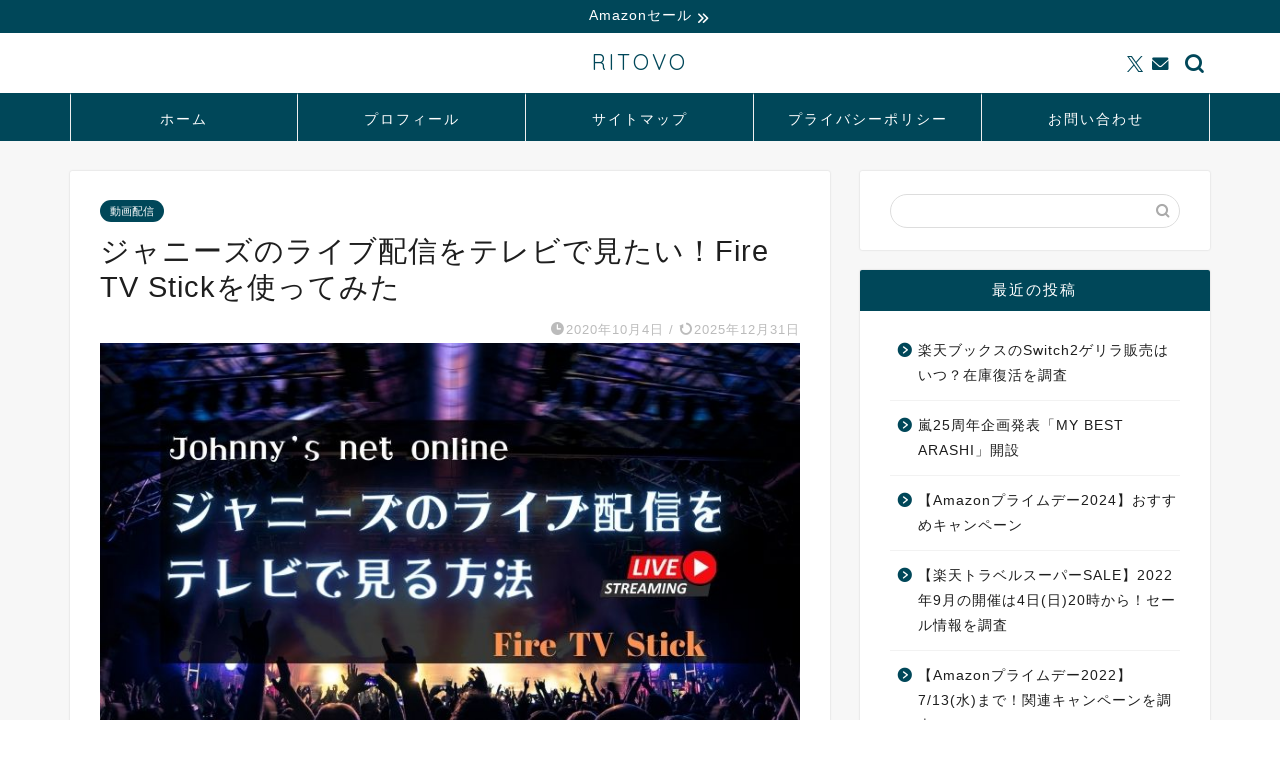

--- FILE ---
content_type: text/html; charset=utf-8
request_url: https://www.google.com/recaptcha/api2/aframe
body_size: 268
content:
<!DOCTYPE HTML><html><head><meta http-equiv="content-type" content="text/html; charset=UTF-8"></head><body><script nonce="Ug0q-EKRAO2YJbqJd_yYSA">/** Anti-fraud and anti-abuse applications only. See google.com/recaptcha */ try{var clients={'sodar':'https://pagead2.googlesyndication.com/pagead/sodar?'};window.addEventListener("message",function(a){try{if(a.source===window.parent){var b=JSON.parse(a.data);var c=clients[b['id']];if(c){var d=document.createElement('img');d.src=c+b['params']+'&rc='+(localStorage.getItem("rc::a")?sessionStorage.getItem("rc::b"):"");window.document.body.appendChild(d);sessionStorage.setItem("rc::e",parseInt(sessionStorage.getItem("rc::e")||0)+1);localStorage.setItem("rc::h",'1769384477041');}}}catch(b){}});window.parent.postMessage("_grecaptcha_ready", "*");}catch(b){}</script></body></html>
• • •
(What to do): Write out the whole listing exactly, with no pictures.

(Response to this task):
--- FILE ---
content_type: text/html; charset=utf-8
request_url: https://www.google.com/recaptcha/api2/aframe
body_size: 268
content:
<!DOCTYPE HTML><html><head><meta http-equiv="content-type" content="text/html; charset=UTF-8"></head><body><script nonce="Ug0q-EKRAO2YJbqJd_yYSA">/** Anti-fraud and anti-abuse applications only. See google.com/recaptcha */ try{var clients={'sodar':'https://pagead2.googlesyndication.com/pagead/sodar?'};window.addEventListener("message",function(a){try{if(a.source===window.parent){var b=JSON.parse(a.data);var c=clients[b['id']];if(c){var d=document.createElement('img');d.src=c+b['params']+'&rc='+(localStorage.getItem("rc::a")?sessionStorage.getItem("rc::b"):"");window.document.body.appendChild(d);sessionStorage.setItem("rc::e",parseInt(sessionStorage.getItem("rc::e")||0)+1);localStorage.setItem("rc::h",'1769384477041');}}}catch(b){}});window.parent.postMessage("_grecaptcha_ready", "*");}catch(b){}</script></body></html>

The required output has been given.